Entries provided:
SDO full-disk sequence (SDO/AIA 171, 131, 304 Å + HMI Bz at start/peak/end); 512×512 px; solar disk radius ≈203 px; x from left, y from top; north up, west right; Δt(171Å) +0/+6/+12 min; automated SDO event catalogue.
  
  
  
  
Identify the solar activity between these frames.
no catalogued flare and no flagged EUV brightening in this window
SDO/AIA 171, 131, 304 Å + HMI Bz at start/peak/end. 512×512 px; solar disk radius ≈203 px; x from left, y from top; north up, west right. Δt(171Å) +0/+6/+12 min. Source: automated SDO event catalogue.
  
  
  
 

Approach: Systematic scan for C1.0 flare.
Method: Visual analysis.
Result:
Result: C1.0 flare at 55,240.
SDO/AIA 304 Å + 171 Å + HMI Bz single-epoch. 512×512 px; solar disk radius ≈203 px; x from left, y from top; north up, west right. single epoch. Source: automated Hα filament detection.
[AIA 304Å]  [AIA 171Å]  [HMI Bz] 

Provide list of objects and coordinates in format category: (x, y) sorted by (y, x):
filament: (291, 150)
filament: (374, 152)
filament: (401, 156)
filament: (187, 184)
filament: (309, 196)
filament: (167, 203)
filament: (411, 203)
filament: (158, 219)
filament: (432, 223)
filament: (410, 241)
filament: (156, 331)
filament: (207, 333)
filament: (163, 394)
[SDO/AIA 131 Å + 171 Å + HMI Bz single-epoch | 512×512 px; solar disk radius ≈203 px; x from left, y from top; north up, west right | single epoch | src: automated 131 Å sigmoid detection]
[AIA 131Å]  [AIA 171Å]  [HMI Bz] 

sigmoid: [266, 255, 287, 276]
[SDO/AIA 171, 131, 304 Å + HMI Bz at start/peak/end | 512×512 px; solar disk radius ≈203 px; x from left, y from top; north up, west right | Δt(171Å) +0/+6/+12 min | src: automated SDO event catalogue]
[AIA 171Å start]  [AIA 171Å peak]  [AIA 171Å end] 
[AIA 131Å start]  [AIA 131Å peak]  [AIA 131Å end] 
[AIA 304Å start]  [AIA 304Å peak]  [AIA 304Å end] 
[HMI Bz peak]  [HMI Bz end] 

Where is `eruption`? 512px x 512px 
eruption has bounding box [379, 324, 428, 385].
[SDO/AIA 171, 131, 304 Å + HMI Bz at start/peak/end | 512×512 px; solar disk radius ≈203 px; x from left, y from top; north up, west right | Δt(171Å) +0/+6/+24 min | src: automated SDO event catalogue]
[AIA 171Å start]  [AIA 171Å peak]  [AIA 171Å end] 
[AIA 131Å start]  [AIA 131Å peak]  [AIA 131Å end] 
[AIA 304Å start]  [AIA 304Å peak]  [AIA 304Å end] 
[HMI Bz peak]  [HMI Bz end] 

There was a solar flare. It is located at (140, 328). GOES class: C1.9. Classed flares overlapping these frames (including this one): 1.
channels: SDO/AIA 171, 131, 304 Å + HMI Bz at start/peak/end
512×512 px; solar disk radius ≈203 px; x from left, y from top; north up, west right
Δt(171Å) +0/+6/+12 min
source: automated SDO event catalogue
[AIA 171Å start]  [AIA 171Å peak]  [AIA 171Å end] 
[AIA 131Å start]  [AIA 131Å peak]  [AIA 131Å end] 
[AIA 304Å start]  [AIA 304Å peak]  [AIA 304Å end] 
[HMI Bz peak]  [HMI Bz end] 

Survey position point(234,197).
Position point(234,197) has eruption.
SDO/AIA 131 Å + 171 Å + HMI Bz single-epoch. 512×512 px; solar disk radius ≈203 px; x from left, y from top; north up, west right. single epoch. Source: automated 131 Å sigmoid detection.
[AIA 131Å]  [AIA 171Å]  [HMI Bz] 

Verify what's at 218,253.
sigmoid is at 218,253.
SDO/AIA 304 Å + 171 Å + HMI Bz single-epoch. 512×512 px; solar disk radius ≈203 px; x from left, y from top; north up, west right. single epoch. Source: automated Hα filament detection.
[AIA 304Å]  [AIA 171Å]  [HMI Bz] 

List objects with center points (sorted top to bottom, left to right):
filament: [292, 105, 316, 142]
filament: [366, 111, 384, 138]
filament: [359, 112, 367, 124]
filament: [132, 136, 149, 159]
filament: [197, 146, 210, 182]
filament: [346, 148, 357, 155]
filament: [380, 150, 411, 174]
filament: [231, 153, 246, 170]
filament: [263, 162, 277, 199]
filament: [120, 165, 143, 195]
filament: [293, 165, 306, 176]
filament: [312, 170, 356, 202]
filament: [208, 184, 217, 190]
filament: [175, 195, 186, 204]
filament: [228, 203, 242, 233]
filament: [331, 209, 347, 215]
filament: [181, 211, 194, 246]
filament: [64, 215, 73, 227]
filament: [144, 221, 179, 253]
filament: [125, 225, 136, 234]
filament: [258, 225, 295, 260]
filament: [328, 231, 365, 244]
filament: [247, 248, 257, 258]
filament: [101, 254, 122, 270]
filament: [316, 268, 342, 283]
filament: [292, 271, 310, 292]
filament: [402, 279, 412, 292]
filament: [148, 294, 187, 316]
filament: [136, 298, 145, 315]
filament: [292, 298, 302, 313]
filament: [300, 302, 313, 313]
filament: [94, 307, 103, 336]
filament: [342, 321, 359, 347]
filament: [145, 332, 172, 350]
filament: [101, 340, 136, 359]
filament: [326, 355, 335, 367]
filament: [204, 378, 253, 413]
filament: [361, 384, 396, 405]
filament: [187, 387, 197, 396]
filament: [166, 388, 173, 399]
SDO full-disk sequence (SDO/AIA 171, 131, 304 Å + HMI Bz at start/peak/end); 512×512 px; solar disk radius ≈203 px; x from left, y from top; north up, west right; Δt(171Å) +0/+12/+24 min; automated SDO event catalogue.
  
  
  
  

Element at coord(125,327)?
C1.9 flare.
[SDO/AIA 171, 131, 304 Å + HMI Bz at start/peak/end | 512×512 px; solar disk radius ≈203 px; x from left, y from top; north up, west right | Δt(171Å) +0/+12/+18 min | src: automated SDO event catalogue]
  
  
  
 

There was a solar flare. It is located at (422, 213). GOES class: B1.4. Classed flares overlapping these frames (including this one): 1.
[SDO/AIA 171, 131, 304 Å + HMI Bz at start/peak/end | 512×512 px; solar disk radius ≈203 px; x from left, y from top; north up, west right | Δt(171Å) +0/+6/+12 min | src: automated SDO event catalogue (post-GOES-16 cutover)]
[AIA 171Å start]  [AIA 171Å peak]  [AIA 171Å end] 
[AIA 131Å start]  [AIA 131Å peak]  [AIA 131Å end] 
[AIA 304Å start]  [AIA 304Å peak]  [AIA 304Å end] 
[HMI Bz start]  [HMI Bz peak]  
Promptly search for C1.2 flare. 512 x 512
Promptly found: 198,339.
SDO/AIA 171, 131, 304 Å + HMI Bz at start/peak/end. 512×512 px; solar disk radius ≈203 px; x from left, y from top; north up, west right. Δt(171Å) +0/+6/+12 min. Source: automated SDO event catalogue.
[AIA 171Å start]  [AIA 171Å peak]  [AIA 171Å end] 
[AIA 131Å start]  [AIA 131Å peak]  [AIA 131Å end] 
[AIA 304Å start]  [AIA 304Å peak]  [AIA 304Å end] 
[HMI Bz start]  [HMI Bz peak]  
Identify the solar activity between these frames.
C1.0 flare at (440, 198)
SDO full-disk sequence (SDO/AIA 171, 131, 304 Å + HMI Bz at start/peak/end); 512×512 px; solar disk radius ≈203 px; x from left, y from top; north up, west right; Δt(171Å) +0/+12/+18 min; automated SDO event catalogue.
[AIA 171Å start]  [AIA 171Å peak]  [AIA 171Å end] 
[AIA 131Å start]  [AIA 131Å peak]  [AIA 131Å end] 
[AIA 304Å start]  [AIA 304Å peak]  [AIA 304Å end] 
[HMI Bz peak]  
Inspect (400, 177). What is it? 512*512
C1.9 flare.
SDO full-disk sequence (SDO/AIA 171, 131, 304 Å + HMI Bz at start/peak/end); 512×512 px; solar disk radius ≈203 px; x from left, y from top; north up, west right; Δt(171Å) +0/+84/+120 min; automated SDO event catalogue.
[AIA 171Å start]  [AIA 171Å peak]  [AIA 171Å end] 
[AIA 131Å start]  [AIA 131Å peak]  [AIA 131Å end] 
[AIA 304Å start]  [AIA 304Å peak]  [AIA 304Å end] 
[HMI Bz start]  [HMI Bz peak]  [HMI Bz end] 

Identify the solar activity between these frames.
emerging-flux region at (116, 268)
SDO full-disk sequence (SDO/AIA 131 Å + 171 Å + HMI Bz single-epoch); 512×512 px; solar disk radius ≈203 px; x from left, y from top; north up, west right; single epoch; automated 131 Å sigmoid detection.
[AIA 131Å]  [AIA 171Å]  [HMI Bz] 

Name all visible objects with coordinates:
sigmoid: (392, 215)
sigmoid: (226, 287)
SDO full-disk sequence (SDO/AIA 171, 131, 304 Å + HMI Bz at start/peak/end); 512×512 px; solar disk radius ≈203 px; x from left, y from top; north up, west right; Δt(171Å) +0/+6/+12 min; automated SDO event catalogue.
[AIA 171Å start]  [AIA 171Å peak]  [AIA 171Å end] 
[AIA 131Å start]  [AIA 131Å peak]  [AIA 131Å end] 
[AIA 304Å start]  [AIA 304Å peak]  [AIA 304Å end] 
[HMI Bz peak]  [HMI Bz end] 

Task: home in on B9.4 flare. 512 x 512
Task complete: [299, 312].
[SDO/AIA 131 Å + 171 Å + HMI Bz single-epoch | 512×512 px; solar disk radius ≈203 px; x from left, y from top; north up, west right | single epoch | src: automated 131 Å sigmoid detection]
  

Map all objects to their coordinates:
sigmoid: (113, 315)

Exercise: Read the entries and show each line that mentions "class".

Task response:
There was a solar flare. It is located at (140, 328). GOES class: C1.9. Classed flares overlapping these frames (including this one): 1.
There was a solar flare. It is located at (422, 213). GOES class: B1.4. Classed flares overlapping these frames (including this one): 1.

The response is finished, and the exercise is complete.